Repotting a cascade Japanese maple
Cascade Japanese maple in autumn color. Photo by Pete Jones.
My uncle Pete currently has 53 bonsai in training and a vast array of stock material to propagate and create more bonsai. Unfortunately this requires a lot of maintenance and Pete had fallen behind on some of his repotting chores, so I offered to lend a hand repotting his larger pieces.
Pete with his tree on display. Photo by Caecilie Jones.
This unusual cascade Japanese maple is 32 years old. Pete’s friend Bill Daly gave him this tree when it was 5 years old and Pete has been training it since then. It is currently 13 inches tall and cascades 40 inches. This blue pot was recently replaced with a custom made pot by another friend of Pete’s, artist Ron Lang. The new pot is 12 inches tall and 13 inches wide.
Five years ago this tree was displayed at the annual Potomac Bonsai Festival at the National Bonsai and Penjing Museum in Washington, D.C. Since that time Pete has let this tree rest and it is overdue for a repotting.
Pete cuts the tie down wires.
I was surprised that the root ball slipped right out of the pot. All of the other trees had to be cut out of their pots.
Greg on left and Pete on right. Photo by Caecilie Jones.
The machete is usually reserved for cutting the root ball out of deep pots. Because this tree is severely root bound we shave of a few inches on the bottom and all four sides. Normally we would just use the root hook.
Photo by Caecilie Jones.
Now we can use the root hook to bust up the root ball.

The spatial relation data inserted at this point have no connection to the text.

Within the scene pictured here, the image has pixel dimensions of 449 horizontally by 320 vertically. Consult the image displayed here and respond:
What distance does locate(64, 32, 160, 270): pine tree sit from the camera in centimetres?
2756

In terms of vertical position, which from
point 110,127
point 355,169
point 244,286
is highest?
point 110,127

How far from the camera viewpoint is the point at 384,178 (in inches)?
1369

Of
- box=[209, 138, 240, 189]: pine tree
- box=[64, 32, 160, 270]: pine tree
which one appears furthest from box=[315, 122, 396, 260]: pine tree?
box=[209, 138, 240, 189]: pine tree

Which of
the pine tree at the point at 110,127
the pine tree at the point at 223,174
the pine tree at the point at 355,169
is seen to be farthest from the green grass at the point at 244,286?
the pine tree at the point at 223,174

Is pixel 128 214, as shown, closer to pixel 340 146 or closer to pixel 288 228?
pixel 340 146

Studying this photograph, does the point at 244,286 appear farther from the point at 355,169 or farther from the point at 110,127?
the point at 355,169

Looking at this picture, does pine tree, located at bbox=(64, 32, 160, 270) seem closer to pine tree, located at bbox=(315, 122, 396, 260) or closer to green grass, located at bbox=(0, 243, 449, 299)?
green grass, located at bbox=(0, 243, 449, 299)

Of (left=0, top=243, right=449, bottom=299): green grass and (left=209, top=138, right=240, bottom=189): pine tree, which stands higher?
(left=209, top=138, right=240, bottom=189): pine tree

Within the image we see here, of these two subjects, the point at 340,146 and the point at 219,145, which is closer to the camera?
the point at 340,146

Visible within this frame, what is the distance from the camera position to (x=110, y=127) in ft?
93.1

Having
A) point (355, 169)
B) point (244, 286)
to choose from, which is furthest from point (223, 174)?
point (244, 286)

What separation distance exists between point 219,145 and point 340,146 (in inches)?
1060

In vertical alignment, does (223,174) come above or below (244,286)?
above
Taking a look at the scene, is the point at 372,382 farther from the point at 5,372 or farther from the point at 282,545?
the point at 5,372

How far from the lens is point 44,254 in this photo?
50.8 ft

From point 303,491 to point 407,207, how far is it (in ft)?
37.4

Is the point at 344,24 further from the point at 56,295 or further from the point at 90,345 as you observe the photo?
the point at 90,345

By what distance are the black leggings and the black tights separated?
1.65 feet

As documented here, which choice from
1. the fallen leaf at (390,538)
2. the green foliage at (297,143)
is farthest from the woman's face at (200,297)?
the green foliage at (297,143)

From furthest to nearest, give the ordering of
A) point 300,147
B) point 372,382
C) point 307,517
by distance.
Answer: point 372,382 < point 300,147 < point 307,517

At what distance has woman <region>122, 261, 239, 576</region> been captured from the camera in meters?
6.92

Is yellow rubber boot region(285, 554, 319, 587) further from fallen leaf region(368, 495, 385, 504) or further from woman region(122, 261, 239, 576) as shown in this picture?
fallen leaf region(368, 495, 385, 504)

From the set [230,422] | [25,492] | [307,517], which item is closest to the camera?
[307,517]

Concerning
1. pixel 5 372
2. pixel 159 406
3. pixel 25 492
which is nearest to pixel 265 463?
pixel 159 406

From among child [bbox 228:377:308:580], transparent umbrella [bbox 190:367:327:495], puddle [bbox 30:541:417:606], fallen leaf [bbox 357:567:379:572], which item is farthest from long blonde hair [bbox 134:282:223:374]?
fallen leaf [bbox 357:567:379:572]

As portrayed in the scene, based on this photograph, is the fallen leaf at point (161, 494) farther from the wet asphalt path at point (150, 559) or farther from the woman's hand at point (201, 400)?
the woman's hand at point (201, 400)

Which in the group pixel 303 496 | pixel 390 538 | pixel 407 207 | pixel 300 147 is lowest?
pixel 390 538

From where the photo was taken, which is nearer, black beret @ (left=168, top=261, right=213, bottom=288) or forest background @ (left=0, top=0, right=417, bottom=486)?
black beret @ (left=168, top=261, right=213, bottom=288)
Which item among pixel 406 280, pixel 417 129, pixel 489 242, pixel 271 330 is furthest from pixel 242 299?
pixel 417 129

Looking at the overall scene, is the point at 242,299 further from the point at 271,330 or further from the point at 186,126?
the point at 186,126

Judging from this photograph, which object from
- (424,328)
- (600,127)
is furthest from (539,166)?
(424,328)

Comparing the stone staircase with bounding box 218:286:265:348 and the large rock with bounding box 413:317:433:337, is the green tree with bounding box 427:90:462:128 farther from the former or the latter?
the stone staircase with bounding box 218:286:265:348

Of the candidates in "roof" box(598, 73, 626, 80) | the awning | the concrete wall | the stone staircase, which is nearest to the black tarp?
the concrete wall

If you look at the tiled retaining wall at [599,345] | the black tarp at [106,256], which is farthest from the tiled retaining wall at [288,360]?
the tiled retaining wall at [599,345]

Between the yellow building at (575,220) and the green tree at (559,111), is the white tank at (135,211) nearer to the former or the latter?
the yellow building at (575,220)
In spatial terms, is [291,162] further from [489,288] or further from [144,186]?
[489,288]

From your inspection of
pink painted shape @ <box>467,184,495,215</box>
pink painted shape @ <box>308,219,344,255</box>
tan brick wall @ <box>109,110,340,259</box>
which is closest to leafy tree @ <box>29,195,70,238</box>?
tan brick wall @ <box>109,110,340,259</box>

Roots are now ready for trimming.
The root ball after trimming. We removed about 3/4 of the roots.
The tree was placed in a B-1 solution to soak while we prepped the pot and new soil.
Pete uses a unique soil mix foe each tree depending on it’s growing needs. This tree receives a mix of equal parts lava rock, Turface, fine pine bark and Virginia red clay. Pete also added a pinch of Micronmax-Micro-nutrients to give the tree a boost.

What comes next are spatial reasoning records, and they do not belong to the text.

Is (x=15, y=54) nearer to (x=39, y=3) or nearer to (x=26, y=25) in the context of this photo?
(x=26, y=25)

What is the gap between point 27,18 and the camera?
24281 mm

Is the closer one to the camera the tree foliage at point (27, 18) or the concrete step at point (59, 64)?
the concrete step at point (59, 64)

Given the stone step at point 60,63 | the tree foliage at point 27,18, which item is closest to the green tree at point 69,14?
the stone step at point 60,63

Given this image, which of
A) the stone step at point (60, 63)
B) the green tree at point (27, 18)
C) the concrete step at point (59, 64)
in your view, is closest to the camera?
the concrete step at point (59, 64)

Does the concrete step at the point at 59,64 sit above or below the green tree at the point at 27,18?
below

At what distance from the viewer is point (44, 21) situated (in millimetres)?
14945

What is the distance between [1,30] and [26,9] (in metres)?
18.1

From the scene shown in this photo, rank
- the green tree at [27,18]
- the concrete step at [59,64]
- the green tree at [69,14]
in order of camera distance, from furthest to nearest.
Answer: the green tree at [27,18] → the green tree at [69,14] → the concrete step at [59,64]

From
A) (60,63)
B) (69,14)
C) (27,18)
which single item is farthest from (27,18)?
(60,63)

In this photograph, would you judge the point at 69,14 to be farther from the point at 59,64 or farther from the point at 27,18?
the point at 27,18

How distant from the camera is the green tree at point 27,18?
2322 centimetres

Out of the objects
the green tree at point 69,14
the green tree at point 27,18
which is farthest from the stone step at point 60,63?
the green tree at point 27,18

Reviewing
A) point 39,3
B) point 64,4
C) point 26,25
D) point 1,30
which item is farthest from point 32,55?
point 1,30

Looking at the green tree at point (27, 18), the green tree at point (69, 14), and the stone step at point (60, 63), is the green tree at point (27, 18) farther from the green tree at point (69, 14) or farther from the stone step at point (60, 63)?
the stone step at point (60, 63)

While Pete mixed the soil I cleaned, disinfected and rewired the pot.
An inch of lava rock was placed in the bottom of the pot for drainage.
Soil was added and the tree tied in place to stabilize it in the pot. We then used a large stick to work out the air pockets in the soil. We normally use chopsticks but this pot is very deep.

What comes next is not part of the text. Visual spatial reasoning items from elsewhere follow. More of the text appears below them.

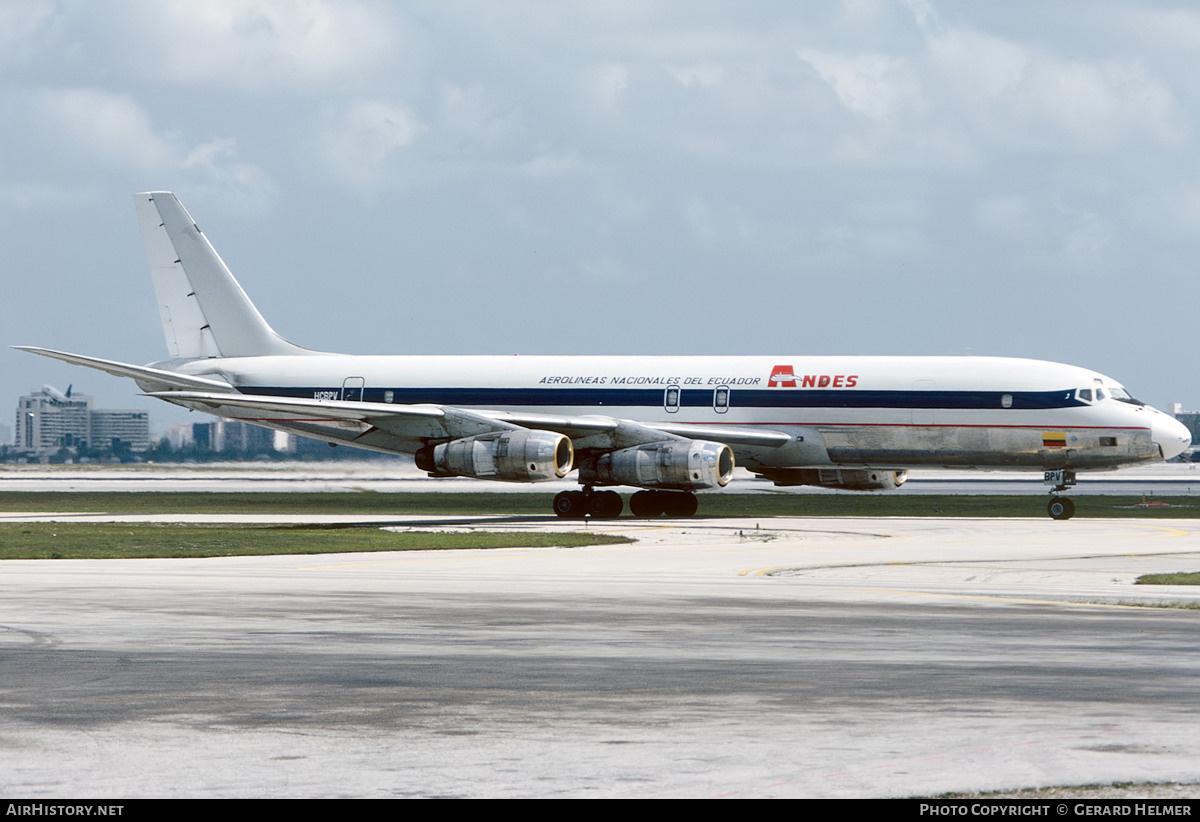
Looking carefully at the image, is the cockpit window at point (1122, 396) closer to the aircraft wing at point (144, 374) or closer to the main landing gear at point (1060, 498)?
the main landing gear at point (1060, 498)

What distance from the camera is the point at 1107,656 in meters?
15.5

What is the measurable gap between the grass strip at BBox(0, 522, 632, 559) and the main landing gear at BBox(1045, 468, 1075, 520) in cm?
1542

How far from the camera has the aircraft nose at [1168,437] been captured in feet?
151

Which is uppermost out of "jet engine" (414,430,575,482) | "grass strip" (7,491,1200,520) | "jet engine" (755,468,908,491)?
"jet engine" (414,430,575,482)

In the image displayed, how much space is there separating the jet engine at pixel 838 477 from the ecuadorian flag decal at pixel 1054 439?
5.55 metres

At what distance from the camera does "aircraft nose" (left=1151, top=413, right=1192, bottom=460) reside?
45.9 metres

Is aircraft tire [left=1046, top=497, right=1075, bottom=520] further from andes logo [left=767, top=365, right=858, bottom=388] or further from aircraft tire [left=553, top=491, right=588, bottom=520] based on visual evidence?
aircraft tire [left=553, top=491, right=588, bottom=520]

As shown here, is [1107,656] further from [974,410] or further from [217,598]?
[974,410]

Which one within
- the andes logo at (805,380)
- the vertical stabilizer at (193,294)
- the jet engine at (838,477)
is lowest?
the jet engine at (838,477)

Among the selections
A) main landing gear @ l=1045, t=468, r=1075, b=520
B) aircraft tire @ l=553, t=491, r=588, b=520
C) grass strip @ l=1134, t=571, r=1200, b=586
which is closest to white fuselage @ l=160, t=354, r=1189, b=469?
main landing gear @ l=1045, t=468, r=1075, b=520

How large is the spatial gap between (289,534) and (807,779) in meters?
27.4

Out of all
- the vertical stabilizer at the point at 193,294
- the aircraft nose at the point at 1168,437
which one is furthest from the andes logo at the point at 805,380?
the vertical stabilizer at the point at 193,294

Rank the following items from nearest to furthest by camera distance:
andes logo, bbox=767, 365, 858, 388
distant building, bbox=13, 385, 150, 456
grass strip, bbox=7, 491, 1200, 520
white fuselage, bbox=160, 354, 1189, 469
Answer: white fuselage, bbox=160, 354, 1189, 469, andes logo, bbox=767, 365, 858, 388, grass strip, bbox=7, 491, 1200, 520, distant building, bbox=13, 385, 150, 456
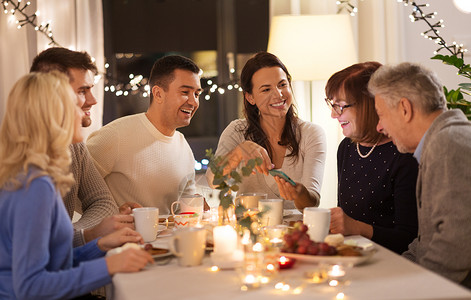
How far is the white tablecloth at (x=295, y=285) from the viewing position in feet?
4.07

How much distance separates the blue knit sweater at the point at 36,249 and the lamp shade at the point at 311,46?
2203 millimetres

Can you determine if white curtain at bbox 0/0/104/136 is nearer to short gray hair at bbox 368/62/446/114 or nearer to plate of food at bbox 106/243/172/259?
plate of food at bbox 106/243/172/259

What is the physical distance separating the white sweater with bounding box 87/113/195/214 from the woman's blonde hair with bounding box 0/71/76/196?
1128 mm

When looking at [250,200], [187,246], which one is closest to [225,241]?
[187,246]

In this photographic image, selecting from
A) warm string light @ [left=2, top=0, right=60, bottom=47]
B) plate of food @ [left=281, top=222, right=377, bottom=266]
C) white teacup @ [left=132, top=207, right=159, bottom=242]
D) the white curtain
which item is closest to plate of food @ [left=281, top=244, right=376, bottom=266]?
plate of food @ [left=281, top=222, right=377, bottom=266]

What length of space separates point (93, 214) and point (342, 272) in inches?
48.7

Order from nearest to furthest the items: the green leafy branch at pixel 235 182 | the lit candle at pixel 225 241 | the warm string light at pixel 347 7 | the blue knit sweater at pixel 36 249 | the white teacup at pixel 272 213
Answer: the blue knit sweater at pixel 36 249
the lit candle at pixel 225 241
the green leafy branch at pixel 235 182
the white teacup at pixel 272 213
the warm string light at pixel 347 7

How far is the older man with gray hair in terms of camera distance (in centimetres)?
157

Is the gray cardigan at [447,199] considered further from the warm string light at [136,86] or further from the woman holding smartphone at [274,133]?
the warm string light at [136,86]

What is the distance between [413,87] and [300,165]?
1080mm

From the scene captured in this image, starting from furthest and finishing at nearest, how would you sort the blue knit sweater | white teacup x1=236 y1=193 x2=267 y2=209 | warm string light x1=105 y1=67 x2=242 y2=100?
warm string light x1=105 y1=67 x2=242 y2=100, white teacup x1=236 y1=193 x2=267 y2=209, the blue knit sweater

The potted tree was then placed back in the soaking mix and Pete brings the water level to the top of the pot. The tree is left to soak for about 15 minutes.
Here is the repotted tree back on it’s display stand. Pete is going to trim the branches and pull the cascade down a little more after the tree gets settled back into the pot. We repotted 8 large trees and 2 medium size trees in two and a half days.